US and EU want free trade zone

The Transatlantic Free Trade Area would comprise more than half of world trade. (© dapd)

The US and the EU announced on Wednesday that they would begin negotiations on a free trade agreement. The talks are to get under way this summer. Commentators are thrilled by the prospect of a strong counterbalance to China's influence but fear that it will prove difficult to harmonise the rules in the two economic areas.

Público - Portugal

Battle cry against protectionism

Europe and the US aim to give the flagging economies on both sides of the Atlantic a powerful boost with the creation of the world's largest free trade zone.

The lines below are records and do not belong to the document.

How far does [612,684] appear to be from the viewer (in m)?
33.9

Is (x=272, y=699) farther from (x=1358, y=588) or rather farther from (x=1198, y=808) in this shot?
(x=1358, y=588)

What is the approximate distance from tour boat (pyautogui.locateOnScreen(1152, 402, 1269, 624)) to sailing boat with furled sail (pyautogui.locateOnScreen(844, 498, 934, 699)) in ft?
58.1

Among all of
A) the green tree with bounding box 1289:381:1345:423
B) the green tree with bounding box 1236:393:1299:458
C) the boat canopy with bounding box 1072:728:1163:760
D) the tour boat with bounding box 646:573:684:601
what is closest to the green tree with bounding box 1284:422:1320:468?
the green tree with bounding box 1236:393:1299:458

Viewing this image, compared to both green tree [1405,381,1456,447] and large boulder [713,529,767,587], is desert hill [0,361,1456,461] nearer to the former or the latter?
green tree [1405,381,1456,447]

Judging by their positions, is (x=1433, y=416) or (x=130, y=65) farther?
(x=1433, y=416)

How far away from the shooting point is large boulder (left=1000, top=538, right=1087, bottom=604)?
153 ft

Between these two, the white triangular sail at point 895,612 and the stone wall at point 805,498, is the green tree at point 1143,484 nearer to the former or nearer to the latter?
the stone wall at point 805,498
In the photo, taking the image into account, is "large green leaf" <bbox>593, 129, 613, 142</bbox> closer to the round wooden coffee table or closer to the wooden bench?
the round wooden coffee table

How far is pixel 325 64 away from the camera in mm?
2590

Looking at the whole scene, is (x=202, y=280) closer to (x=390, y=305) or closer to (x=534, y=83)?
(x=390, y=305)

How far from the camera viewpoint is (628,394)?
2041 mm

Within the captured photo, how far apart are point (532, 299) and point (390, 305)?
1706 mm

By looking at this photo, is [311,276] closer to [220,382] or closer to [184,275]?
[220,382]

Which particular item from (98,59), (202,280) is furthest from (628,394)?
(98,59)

By doing so the transatlantic region would demonstrate new strength and initiative, the liberal daily Público comments gleefully: "In a world increasingly dominated by protectionism, the Europeans and Americans would send the message with this gesture that the West has not been reduced to passiveness and decline. However this pact won't put a brake on the self-assertive trend of the up-and-coming powers. And yet if this agreement does come to fruition, that is, if Brussels and Washington manage to counter the protectionist forces in their own camps, said pact will be seen as a paradigm for other economic blocs in the world. ... And what's more it would show that they are capable of finding common answers. And this at a time when the worst phase of the crisis affecting both sides seems to be over. The whole world would benefit from this alliance." (14/02/2013)

Expansión - Spain

New transatlantic counterweight to China

A free trade zone between the EU and the US would finally put the focus of international policy back on transatlantic relations, the conservative business paper Expansión writes enthusiastically: "This is excellent news, both from an economic and a geopolitical point of view. For the economy, an agreement will help create a situation every liberal democracy strives for (or should be striving for): more international trade that boost the citizens' prosperity through reductions in prices and creates additional jobs. ... From a geopolitical point of view it will give transatlantic relations, which have suffered greatly as a result of the financial crisis and the simultaneous rise of the emerging economies, an enormous boost. After all, it's no news that in recent years the US has concentrated mainly on strengthening its relations with Asia (and above all an unstoppable China) and has paid little attention to Europe." (14/02/2013)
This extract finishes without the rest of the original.